**Aim of the task**
Repeat the write-up on the Kubernetes troubleshooting agent word for word, in full.

**Excerpt provided**
* Begin *

For the GKE Turns 10 Hackathon gketurns10.devpost I built a Kubernetes troubleshooting agent designed to resolve common cluster issues quickly and efficiently on Google Kubernetes Engine (GKE).
The goal: to combine Kubernetes observability with AI-powered insights for faster, smarter operations.

Why I Built It

The Challenge: Give Microservices an AI Upgrade
The hackathon challenge was to supercharge an existing microservice application with agentic AI. Using one of the pre-built applications — either the Bank of Anthos or the Online Boutique — the task was to build on top of it.

The twist? You don’t touch the core application code. Instead, you build new, containerized components that interact with the existing APIs. Think of it as building a smart, external brain that adds a whole new layer of intelligence.

Running apps on Kubernetes is powerful, but when things go wrong, troubleshooting can be stressful. Pods crash, services fail, resources spike — and you often find yourself chasing logs across different tools.

So I asked myself: What if Kubernetes could monitor itself intelligently? What if it could not only alert me, but also suggest — or even take — the first step toward a fix?

That question became the starting point for my project.

What the Agent Can Do

The troubleshooting agent acts as an intelligent assistant for Kubernetes clusters. It continuously monitors pods, services, deployments, and overall resource utilization to keep track of cluster health.
When problems occur, it can gather information (list pods, grab logs, describe deployments, check service status), analyze issues (pod failures, image pull errors, network connectivity), and provide AI-powered troubleshooting suggestions.

* End *

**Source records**
* Begin *

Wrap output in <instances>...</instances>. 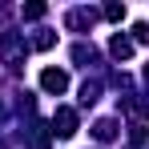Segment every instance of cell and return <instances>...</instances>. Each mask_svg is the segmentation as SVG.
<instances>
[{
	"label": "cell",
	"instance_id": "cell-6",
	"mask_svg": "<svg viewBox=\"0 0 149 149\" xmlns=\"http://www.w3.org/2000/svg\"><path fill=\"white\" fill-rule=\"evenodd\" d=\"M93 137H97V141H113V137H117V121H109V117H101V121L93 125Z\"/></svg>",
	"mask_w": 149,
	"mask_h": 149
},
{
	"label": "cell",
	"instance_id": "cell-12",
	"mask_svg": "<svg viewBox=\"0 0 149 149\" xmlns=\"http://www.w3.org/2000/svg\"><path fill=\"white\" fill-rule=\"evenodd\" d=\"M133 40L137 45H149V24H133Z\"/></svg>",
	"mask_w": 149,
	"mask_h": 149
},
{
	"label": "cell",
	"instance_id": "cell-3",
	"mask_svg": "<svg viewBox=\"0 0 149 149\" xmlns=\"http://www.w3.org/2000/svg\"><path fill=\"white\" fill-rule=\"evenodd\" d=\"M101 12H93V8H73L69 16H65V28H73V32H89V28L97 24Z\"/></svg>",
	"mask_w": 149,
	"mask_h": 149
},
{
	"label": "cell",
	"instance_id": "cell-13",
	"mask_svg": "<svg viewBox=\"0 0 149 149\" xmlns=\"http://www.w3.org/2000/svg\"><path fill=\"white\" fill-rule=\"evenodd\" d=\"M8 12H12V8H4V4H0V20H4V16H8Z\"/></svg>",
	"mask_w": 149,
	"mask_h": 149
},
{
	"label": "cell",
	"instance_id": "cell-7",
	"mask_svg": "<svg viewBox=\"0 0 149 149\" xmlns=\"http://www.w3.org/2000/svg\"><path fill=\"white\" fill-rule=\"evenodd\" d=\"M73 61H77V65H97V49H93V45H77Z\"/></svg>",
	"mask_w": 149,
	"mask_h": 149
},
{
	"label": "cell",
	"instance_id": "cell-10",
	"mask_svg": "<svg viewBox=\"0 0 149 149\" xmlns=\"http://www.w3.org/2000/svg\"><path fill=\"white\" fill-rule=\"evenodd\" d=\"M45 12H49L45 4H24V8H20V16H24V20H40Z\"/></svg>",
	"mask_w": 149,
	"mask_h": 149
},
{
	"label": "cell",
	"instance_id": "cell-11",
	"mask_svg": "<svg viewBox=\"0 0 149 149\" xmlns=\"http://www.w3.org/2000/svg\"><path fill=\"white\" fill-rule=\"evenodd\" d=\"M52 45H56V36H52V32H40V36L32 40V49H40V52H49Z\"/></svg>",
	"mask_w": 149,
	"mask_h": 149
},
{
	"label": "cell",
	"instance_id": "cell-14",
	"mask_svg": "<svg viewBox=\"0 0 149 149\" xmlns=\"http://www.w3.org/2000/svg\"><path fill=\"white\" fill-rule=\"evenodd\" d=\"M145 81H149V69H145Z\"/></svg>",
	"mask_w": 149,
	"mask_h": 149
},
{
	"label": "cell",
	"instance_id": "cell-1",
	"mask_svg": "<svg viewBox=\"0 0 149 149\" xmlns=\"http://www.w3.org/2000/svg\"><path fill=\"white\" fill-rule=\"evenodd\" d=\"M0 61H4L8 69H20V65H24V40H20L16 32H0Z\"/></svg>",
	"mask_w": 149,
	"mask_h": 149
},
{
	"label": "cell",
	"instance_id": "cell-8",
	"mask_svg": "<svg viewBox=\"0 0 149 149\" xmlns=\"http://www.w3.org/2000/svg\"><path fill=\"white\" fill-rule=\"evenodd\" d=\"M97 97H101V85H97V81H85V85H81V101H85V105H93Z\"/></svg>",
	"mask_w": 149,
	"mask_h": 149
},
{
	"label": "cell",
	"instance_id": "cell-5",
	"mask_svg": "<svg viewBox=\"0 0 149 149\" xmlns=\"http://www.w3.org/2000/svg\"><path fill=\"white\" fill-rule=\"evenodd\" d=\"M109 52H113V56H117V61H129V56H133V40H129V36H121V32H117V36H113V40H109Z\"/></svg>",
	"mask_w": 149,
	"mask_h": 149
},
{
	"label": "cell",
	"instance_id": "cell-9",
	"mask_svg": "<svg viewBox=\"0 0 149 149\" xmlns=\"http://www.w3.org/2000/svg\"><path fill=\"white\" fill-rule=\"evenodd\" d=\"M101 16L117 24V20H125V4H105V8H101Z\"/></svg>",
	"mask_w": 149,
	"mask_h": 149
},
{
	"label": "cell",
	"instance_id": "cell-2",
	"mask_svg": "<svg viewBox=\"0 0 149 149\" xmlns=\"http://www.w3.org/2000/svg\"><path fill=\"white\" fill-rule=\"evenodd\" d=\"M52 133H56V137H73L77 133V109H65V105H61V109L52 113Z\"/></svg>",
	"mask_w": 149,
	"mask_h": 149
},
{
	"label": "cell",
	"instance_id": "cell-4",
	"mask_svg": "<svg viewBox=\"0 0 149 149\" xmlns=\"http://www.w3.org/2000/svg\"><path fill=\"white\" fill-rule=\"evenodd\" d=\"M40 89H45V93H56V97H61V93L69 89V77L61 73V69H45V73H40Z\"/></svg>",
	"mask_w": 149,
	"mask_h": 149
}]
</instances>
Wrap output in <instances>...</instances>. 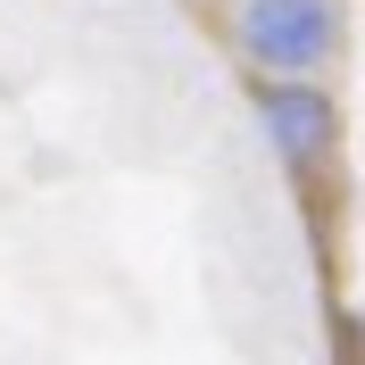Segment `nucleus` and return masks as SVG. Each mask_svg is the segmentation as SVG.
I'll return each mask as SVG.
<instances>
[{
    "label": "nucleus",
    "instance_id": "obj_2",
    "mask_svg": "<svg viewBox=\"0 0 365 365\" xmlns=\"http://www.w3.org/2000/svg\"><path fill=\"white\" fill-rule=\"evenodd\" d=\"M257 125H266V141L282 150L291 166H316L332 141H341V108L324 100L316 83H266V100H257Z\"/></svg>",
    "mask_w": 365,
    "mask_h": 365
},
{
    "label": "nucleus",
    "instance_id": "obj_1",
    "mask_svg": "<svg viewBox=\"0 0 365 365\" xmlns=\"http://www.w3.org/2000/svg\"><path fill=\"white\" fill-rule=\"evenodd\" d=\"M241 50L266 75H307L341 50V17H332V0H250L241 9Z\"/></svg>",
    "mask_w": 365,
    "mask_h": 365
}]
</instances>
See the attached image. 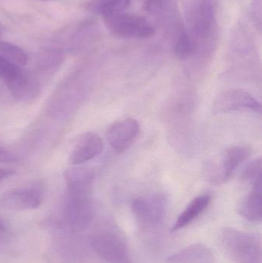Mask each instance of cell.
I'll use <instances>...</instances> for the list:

* End *

**Expected output**
For the GKE Turns 10 Hackathon gketurns10.devpost I built a Kubernetes troubleshooting agent designed to resolve common cluster issues quickly and efficiently on Google Kubernetes Engine (GKE).
The goal: to combine Kubernetes observability with AI-powered insights for faster, smarter operations.

Why I Built It

The Challenge: Give Microservices an AI Upgrade
The hackathon challenge was to supercharge an existing microservice application with agentic AI. Using one of the pre-built applications — either the Bank of Anthos or the Online Boutique — the task was to build on top of it.

The twist? You don’t touch the core application code. Instead, you build new, containerized components that interact with the existing APIs. Think of it as building a smart, external brain that adds a whole new layer of intelligence.

Running apps on Kubernetes is powerful, but when things go wrong, troubleshooting can be stressful. Pods crash, services fail, resources spike — and you often find yourself chasing logs across different tools.

So I asked myself: What if Kubernetes could monitor itself intelligently? What if it could not only alert me, but also suggest — or even take — the first step toward a fix?

That question became the starting point for my project.

What the Agent Can Do

The troubleshooting agent acts as an intelligent assistant for Kubernetes clusters. It continuously monitors pods, services, deployments, and overall resource utilization to keep track of cluster health.
When problems occur, it can gather information (list pods, grab logs, describe deployments, check service status), analyze issues (pod failures, image pull errors, network connectivity), and provide AI-powered troubleshooting suggestions.